Stated problem 1: Please find every line of the records that contains the word "image" and copy each of those lines.

Extract:
I’ve also wondered whether Moore’s Bond gig, whatever its assets to both him and the franchise, robbed the world of a great romantic comedy star (Cary Grant on pot, Hugh Grant on codeine). But all that would assume that the romantic comedy genre during Moore’s peak years as Bond would have been worthy of his time and energy. And anyway, it’s not as though the Bonds didn’t give Moore a chance to show some Cary Grant chops; a friend reminded me today of the scene in 1974’s The Man With the Golden Gun when he’s trying to keep Maud Adams from discovering Britt Eckland in the closet. His years in the TV vineyards as Simon Templar and “Cousin Beau” Maverick also left him with a faultless knack for the risqué one-liner. (From For Your Eyes Only: “You get your clothes on and I’ll buy you an ice cream,” he informs someone too young to be in his bed.)

Now not even the action thrillers bother trying to be as witty as romantic comedies used to be. And romantic comedies are even less like what they used to be. It’s all about Getting Even and Getting Over — and you really need to wonder how things got to be the way they are now? If you weren’t bummed by Roger Moore’s passing before, think of where he’d fit in movies now. And keep on thinking until your head starts to hurt — along with your heart.

Stated problem 2: Reproduce everything in the Roger Moore piece from "I’ve also wondered" down to "in his bed.)", swapping "closet" for "wardrobe".

Recorded information:
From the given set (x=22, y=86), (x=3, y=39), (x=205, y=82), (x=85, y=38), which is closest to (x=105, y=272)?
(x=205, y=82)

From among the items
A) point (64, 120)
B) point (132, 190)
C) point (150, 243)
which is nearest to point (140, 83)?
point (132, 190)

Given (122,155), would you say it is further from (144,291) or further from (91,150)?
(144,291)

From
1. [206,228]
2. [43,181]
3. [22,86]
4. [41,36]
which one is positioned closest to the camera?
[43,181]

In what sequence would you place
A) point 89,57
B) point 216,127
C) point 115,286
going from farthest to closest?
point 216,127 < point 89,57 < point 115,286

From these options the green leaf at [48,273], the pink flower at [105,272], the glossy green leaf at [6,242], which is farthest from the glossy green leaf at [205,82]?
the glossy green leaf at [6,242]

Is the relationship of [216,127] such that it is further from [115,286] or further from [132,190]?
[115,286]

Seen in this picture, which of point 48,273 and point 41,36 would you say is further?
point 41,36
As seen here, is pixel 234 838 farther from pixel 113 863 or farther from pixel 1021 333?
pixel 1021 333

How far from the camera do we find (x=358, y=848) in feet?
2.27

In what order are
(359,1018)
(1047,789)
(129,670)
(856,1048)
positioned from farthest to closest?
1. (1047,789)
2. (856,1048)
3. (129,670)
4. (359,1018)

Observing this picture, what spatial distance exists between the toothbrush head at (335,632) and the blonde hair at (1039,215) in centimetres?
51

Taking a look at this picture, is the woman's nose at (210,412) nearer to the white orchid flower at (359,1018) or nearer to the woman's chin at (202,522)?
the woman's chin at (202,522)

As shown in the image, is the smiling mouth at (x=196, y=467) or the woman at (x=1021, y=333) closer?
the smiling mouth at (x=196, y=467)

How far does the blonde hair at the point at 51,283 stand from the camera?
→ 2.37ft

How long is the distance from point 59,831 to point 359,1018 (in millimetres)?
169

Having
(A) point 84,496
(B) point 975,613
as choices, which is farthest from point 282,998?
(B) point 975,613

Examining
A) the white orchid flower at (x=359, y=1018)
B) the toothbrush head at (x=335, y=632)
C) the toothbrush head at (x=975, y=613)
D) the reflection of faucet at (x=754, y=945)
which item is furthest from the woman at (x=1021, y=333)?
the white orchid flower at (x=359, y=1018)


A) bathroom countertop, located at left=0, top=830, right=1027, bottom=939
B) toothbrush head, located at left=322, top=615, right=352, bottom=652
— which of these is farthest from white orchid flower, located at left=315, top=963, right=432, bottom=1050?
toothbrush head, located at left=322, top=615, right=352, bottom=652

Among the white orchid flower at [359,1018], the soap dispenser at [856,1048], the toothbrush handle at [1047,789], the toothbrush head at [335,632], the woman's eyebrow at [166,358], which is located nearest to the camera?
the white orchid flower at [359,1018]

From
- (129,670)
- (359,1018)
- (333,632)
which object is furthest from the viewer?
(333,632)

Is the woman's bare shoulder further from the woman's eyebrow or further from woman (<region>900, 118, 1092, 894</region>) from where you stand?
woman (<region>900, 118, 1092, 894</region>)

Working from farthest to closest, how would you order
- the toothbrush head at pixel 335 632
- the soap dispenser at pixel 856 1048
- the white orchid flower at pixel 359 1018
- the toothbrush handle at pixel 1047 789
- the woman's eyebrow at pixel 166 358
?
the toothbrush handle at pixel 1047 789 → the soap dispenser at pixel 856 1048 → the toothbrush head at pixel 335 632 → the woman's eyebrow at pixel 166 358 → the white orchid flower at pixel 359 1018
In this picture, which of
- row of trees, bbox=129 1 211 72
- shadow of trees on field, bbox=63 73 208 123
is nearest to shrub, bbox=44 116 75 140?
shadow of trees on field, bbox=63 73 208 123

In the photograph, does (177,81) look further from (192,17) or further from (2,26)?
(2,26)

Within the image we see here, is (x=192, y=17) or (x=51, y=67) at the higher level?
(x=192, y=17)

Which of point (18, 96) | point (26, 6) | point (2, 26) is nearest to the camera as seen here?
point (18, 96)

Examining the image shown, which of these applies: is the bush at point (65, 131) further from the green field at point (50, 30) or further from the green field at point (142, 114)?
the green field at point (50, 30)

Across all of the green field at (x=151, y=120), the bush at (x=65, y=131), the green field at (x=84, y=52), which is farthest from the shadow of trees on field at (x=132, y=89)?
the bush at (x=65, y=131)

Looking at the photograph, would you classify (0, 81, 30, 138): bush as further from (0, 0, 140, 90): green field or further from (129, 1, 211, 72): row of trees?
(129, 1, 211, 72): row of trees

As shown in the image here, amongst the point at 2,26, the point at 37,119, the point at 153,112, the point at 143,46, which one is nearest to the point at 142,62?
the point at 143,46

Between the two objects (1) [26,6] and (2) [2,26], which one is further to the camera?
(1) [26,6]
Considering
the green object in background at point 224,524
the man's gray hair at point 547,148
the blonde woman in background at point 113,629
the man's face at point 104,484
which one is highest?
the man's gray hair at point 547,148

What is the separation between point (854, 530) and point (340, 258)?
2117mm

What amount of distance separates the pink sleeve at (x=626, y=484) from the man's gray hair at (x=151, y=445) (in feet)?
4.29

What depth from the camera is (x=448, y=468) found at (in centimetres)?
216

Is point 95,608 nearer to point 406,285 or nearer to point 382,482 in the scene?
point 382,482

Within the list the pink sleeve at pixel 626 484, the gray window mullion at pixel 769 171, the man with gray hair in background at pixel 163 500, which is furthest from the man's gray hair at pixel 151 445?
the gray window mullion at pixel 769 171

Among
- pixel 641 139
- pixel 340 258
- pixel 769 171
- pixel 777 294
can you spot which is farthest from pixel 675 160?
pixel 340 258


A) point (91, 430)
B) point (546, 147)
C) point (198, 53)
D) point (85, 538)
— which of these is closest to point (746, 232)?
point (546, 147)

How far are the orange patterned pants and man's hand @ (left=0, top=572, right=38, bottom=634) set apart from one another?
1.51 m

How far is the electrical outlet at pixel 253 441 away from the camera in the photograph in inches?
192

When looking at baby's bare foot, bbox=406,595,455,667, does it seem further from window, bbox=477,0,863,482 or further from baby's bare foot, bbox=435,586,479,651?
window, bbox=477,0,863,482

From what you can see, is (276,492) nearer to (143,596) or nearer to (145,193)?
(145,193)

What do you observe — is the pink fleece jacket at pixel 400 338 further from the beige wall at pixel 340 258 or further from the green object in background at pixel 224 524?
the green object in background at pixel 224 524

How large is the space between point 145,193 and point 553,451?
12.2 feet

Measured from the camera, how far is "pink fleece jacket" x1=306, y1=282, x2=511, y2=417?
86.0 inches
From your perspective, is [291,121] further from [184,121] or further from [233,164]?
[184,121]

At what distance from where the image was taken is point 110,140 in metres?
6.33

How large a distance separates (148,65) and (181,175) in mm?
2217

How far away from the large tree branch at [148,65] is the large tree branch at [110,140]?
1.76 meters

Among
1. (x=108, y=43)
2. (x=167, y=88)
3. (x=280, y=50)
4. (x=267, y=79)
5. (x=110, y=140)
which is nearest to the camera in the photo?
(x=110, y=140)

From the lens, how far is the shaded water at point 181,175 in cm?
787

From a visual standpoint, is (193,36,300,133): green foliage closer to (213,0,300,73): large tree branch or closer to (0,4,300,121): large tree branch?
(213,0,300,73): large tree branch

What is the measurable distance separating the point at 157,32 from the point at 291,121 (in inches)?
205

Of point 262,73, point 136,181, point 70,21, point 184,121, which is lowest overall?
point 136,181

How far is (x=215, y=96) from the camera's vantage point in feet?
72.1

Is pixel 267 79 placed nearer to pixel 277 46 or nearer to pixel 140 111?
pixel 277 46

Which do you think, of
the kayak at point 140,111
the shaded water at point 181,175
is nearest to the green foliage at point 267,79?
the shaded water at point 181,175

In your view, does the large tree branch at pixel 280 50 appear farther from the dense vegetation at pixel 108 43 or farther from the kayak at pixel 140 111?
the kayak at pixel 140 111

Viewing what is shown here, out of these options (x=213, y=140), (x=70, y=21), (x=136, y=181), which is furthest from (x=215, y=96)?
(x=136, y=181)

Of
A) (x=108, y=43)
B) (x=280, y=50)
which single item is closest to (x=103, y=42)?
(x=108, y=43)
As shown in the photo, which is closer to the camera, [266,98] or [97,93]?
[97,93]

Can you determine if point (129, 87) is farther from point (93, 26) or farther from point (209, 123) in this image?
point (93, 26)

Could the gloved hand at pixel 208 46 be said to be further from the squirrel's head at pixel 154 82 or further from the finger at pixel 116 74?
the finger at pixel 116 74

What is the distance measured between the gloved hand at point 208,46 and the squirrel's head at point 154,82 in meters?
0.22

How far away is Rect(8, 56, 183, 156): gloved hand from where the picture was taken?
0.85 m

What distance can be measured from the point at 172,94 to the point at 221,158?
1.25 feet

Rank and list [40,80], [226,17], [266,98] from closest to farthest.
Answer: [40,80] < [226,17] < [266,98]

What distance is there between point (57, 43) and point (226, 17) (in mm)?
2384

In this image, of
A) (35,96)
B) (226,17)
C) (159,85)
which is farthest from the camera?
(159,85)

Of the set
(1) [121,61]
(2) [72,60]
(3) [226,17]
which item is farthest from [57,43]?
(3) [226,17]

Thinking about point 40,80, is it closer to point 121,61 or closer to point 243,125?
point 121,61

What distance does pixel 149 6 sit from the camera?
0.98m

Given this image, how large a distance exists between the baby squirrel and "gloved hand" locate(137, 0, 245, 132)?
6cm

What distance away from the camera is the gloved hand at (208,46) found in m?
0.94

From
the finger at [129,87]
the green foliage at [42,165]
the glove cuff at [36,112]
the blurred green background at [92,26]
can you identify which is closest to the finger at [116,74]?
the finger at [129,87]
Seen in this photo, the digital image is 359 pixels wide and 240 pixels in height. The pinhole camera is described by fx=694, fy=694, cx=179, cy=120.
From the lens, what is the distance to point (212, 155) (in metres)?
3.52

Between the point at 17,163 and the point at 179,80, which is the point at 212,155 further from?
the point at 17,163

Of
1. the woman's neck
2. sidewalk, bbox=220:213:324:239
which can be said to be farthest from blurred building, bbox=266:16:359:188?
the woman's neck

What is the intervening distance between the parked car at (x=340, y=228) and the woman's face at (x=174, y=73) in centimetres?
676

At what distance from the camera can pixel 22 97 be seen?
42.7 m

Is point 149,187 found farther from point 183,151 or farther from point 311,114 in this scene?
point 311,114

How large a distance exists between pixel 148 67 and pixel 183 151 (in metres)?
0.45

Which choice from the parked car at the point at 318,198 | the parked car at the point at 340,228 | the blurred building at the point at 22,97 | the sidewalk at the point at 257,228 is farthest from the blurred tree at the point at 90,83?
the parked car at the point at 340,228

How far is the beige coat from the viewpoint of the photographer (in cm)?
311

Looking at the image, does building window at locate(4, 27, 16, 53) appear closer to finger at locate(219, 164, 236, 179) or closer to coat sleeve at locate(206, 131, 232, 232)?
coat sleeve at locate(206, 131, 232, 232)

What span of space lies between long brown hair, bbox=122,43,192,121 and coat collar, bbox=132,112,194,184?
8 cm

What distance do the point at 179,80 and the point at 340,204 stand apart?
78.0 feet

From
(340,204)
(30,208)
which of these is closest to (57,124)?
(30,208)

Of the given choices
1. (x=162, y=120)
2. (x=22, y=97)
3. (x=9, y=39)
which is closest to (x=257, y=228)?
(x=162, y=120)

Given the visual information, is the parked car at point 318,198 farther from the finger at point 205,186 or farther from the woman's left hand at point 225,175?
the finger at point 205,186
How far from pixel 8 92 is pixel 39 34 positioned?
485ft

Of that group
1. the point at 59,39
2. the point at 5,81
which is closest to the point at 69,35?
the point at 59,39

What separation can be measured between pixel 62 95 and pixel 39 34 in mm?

Correct output 1:
As shown in the image, is the smiling mouth at (x=196, y=467) or the woman at (x=1021, y=333) closer?
Within the image we see here, is (x=192, y=17) or (x=51, y=67) at the higher level?
Examining the image shown, which of these applies: is the bush at point (65, 131) further from the green field at point (50, 30) or further from the green field at point (142, 114)?
As shown in the image here, amongst the point at 2,26, the point at 37,119, the point at 153,112, the point at 143,46, which one is nearest to the point at 142,62?
At what distance from where the image was taken is point 110,140 in metres?
Can you determine if point (129, 87) is farther from point (93, 26) or farther from point (209, 123) in this image?
In this image, of
Given this image, how large a distance exists between the baby squirrel and "gloved hand" locate(137, 0, 245, 132)?
Seen in this photo, the digital image is 359 pixels wide and 240 pixels in height. The pinhole camera is described by fx=694, fy=694, cx=179, cy=120.
Looking at the image, does building window at locate(4, 27, 16, 53) appear closer to finger at locate(219, 164, 236, 179) or closer to coat sleeve at locate(206, 131, 232, 232)?

Correct output 2:
I’ve also wondered whether Moore’s Bond gig, whatever its assets to both him and the franchise, robbed the world of a great romantic comedy star (Cary Grant on pot, Hugh Grant on codeine). But all that would assume that the romantic comedy genre during Moore’s peak years as Bond would have been worthy of his time and energy. And anyway, it’s not as though the Bonds didn’t give Moore a chance to show some Cary Grant chops; a friend reminded me today of the scene in 1974’s The Man With the Golden Gun when he’s trying to keep Maud Adams from discovering Britt Eckland in the wardrobe. His years in the TV vineyards as Simon Templar and “Cousin Beau” Maverick also left him with a faultless knack for the risqué one-liner. (From For Your Eyes Only: “You get your clothes on and I’ll buy you an ice cream,” he informs someone too young to be in his bed.)